As doenças de origem alimentar resultam da ingestão de alimentos contaminados por microrganismos que podem provocar infeções ou podem ser tóxicos e, segundo a Organização Mundial de Saúde, estas doenças afetam cerca de 1/3 da população em países desenvolvidos e causam a morte de 2,2 milhões nos países em desenvolvimento. A chave para prevenir a sua ocorrência consiste em adotar práticas de higiene e segurança alimentar nos diferentes pontos da cadeia alimentar, ou seja, desde a produção até ao consumo alimentar.
Posto isto, a Organização Mundial de Saúde definiu 5 princípios fundamentais para garantir a segurança alimentar e consequentemente, reduzir a ocorrência de doenças de origem alimentar:

  1. Manter a limpeza: principalmente das mãos, que são o principal veículo de transmissão de microrganismo de uma superfície para a outra. Una correta higienização das mãos, utensílios e equipamentos antes de iniciar a preparação dos alimentos e durante todo o processo é fundamental para evitar a contaminação alimentar;
  2. Separar os alimentos crus de alimentos cozinhados: os alimentos crus podem conter microrganismos perigosos que podem contaminar os alimentos cozinhados, por isso é fundamental utilizar diferentes utensílios (facas, por exemplo) para alimentos crus e alimentos cozinhados, guardar os alimentos em embalagens ou recipientes fechados, para evitar que haja contacto entre os alimentos crus e cozinhados e no frigorífico é fulcral guardar os alimentos crus, a carne ou o peixe nas prateleiras inferiores e os produtos cozinhados ou prontos a consumir nas prateleiras superiores;
  3. Cozinhar bem os alimentos: todos os alimentos devem ser cozinhados a uma temperatura superior a 70ºC para garantir a eliminação da maioria dos microrganismos patogénicos e tornar os alimentos seguros para consumo;
  4. Manter os alimentos a temperaturas seguras: manter os alimentos abaixo dos 5ºC ou acima dos 60ºC permite retardar ou evitar a multiplicação dos microrganismos que se reproduzem com grande rapidez à temperatura ambiente. Deste modo, é importante arrefecer e guardar rapidamente os alimentos cozinhados, evitar que os alimentos cozinhados estejam mais de 2 horas à temperatura ambiente, manter os alimentos cozinhados a uma temperatura superior a 60ºC até serem consumidos, não descongelar os alimentos à temperatura ambiente e não guardar as sobras de alimentos no frigorífico durante muito tempo e não as reaquecer mais do que uma vez;
  5. Utilizar água e matérias primas seguras: os alimentos e a água podem estar contaminadas com microrganismos patogénicos, sendo fundamental adotar medidas preventivas para reduzir o risco de contaminação, como: utilizar água potável, lavar as frutas e os vegetais, principalmente se forem consumidos crus, não utilizar alimentos com o prazo de validade expirado, rejeitar latas opacas, amolgadas ou oxidadas e escolher alimentos prontos a consumir, cozinhados ou perecíveis que estejam armazenados de forma correta (a quente ou a frio, fora da zona de perigo).

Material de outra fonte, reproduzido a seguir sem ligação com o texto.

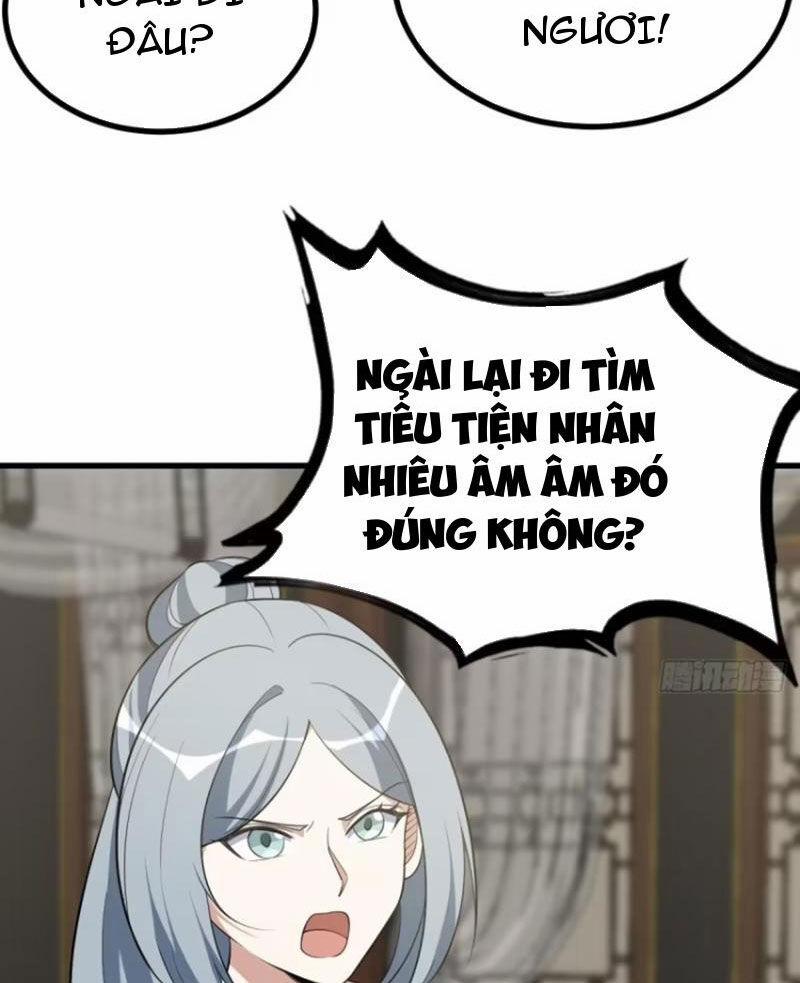 Ta Có Một Thân Kỹ Năng Bị Động 61 trang 15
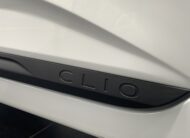 RENAULT CLIO TECHNO GLP 100 CV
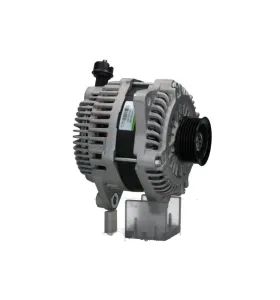 Generator 12V 200A - 3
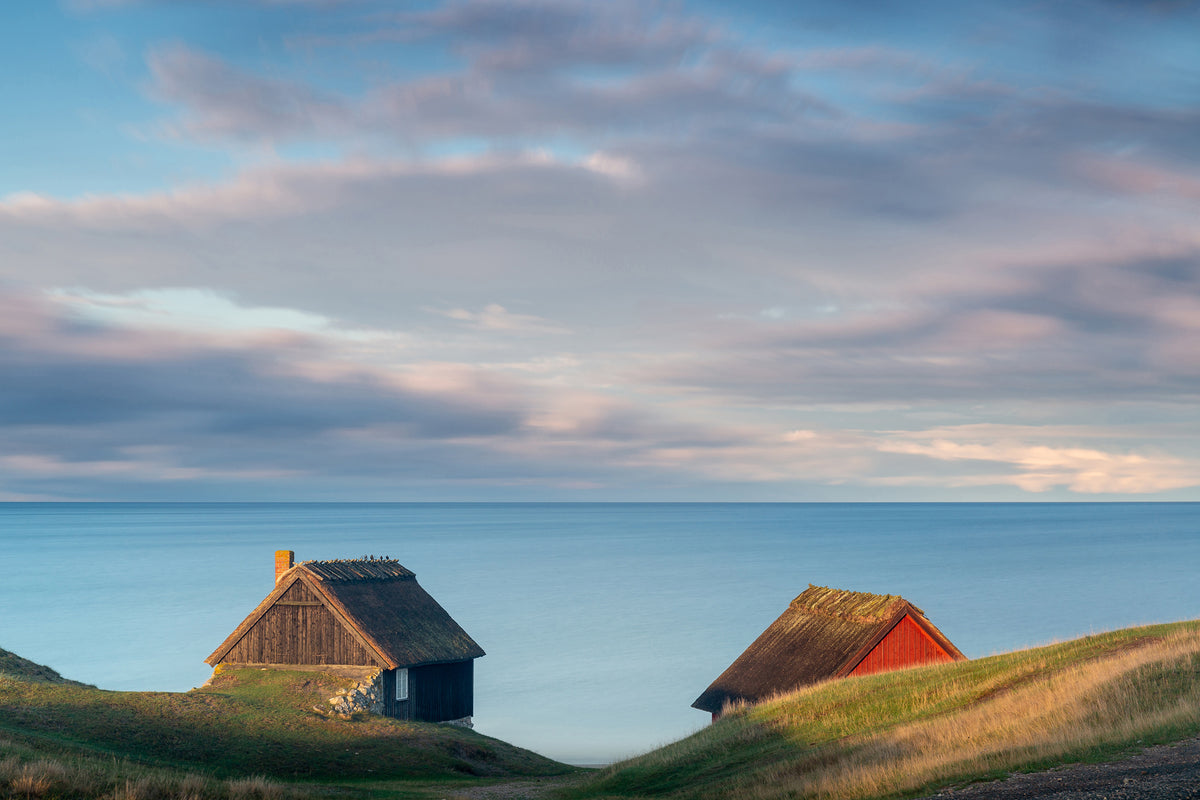 framedposter-print-cabins-x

Referências bibliográficas:
World Health Organization. Cinco chaves para uma alimentação mais segura manual. Oms. 2006;1–29.
World Health Organization. Foodborne Disease Outbreaks – Guidelines for Investigation and Control. 2008;162.

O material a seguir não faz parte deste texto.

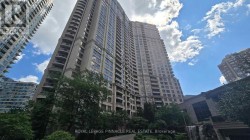 2801 - 3880 DUKE OF YORK BOULEVARD Mississauga, ON L5B 4M7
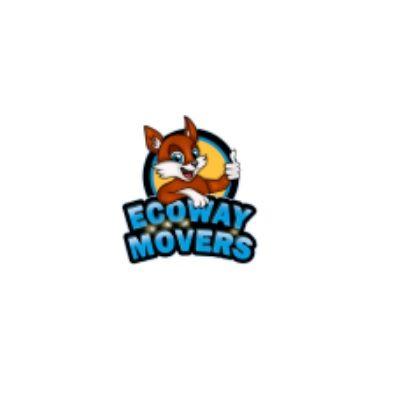 Image of Ecoway Movers Toronto ON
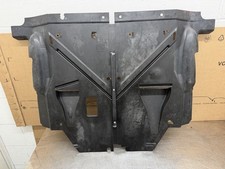 Audi R8 4.2 V8 Gen 1 Genuine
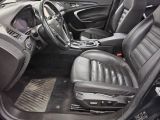Opel Insignia bei Sportwagen.expert - Abbildung (8 / 15) Opel Insignia bei Sportwagen.expert - Abbildung (8 / 15)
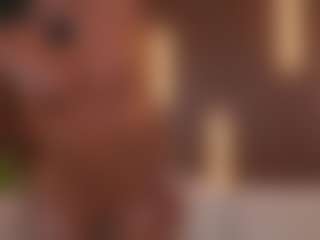 Soyalanaa's Live Sex Cam Show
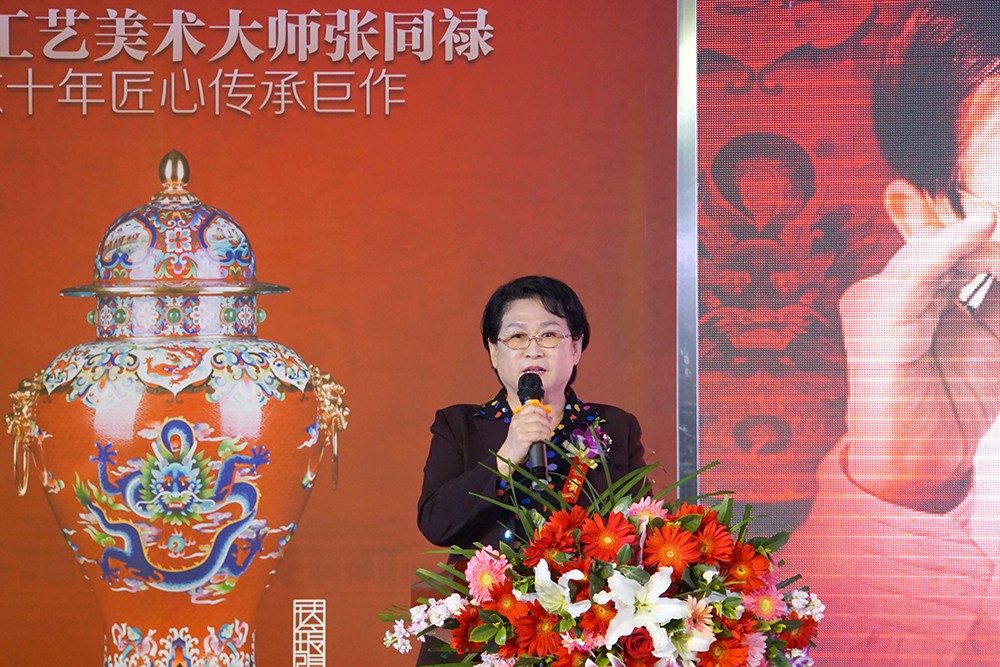 chenlihua.jpg chenlihua.jpg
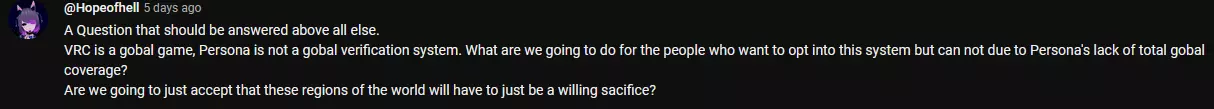 1733228543473.png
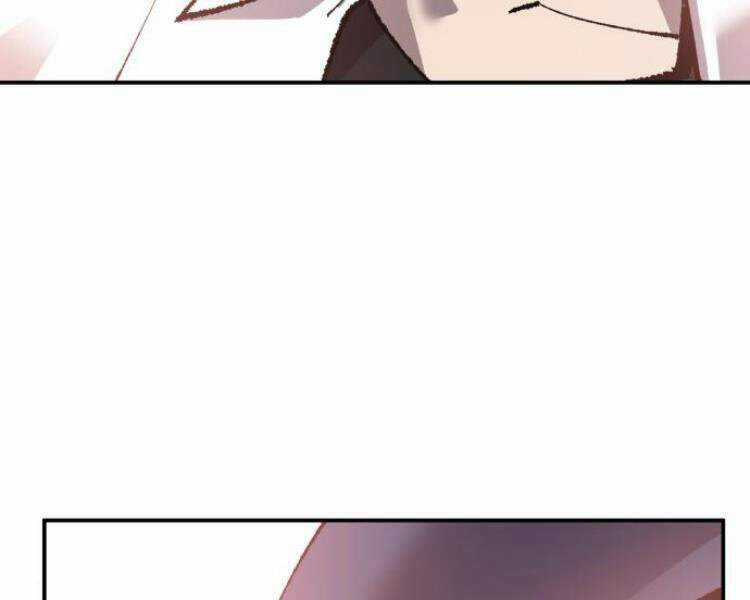 Phá Bỏ Giới Hạn - Chapter 51 - Trang 23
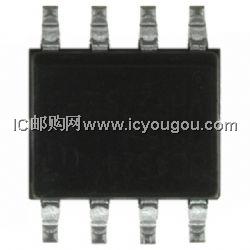 SC4524SETRTDƬ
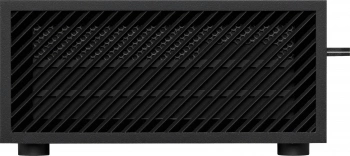 Неттоп Asus PN64-B-S5284MD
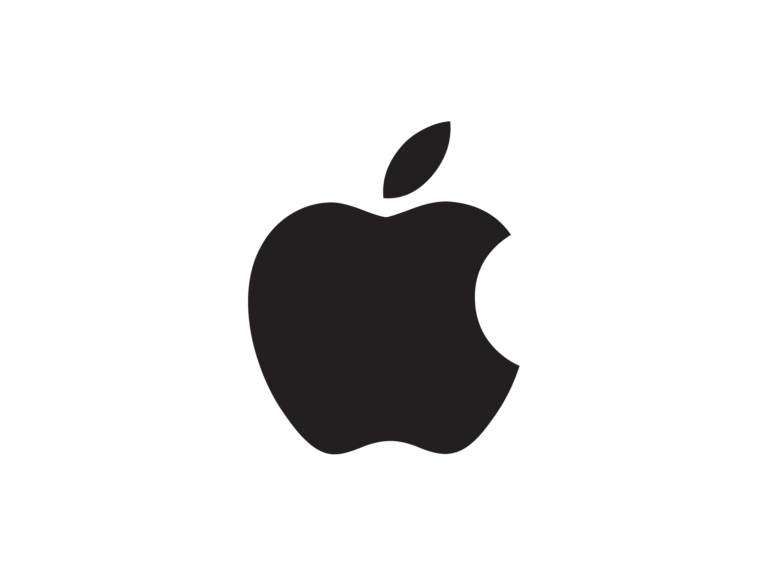 Apple Logo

Craveiro C, Real H, Cardoso F. Segurança Alimentar: Princípios Básicos. In Porto: Associação Portuguesa de Nutrição; 2018. p. 32–43. Available from: http://www.revista-fi.com
Viegas SJ. Segurança Alimentar – Guia de Boas Práticas do Consumidor. Vol. 1, Instituto Nacional de Saúde Doutor Ricardo Jorge. 2015. 1689-1699 p.